Provided material >>
==*==
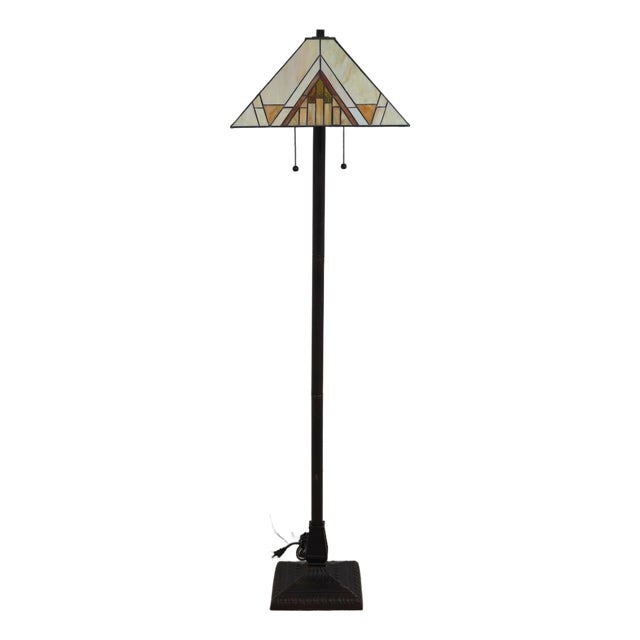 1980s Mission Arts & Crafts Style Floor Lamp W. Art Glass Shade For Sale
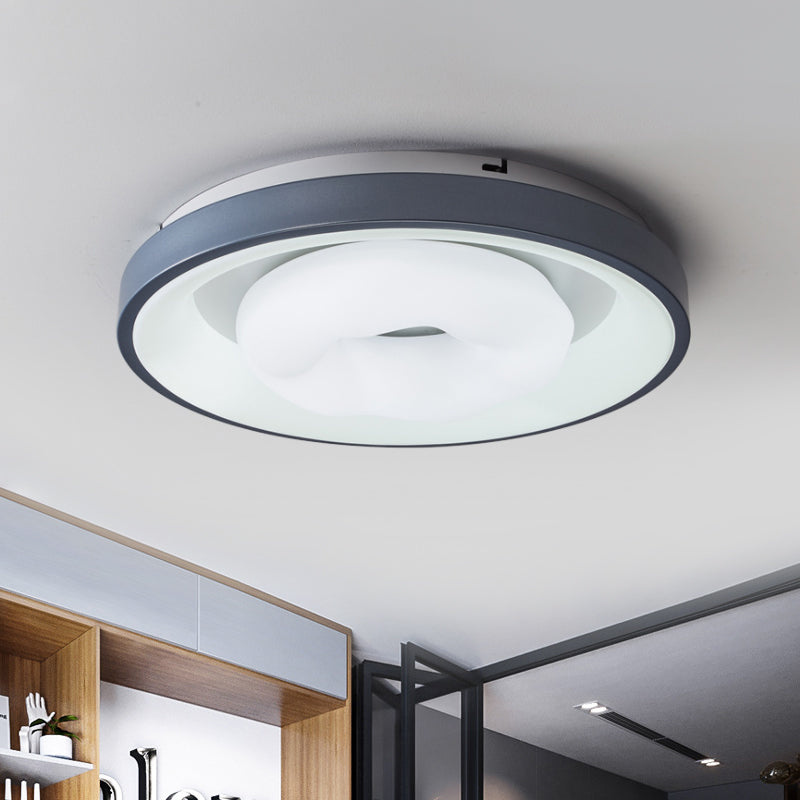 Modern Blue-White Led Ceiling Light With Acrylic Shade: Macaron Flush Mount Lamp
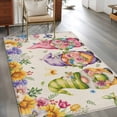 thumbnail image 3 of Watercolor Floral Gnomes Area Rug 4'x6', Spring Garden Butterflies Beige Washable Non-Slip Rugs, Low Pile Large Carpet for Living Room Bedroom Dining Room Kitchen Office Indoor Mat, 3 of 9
==*==
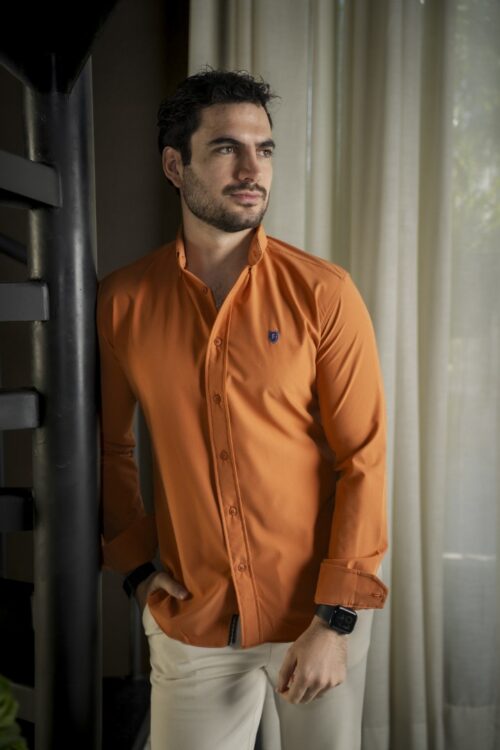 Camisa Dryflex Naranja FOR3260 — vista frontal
==*==
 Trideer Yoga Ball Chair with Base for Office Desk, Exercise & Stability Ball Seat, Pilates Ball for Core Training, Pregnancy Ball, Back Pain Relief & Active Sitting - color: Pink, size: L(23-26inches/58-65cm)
==*==
What is expected >>
Reproduce exactly, with no pictures, the lines above from the one holding "1980s Mission Arts" to the one holding "thumbnail image 3", inclusive.

Reply >>
 1980s Mission Arts & Crafts Style Floor Lamp W. Art Glass Shade For Sale
 Modern Blue-White Led Ceiling Light With Acrylic Shade: Macaron Flush Mount Lamp
 thumbnail image 3 of Watercolor Floral Gnomes Area Rug 4'x6', Spring Garden Butterflies Beige Washable Non-Slip Rugs, Low Pile Large Carpet for Living Room Bedroom Dining Room Kitchen Office Indoor Mat, 3 of 9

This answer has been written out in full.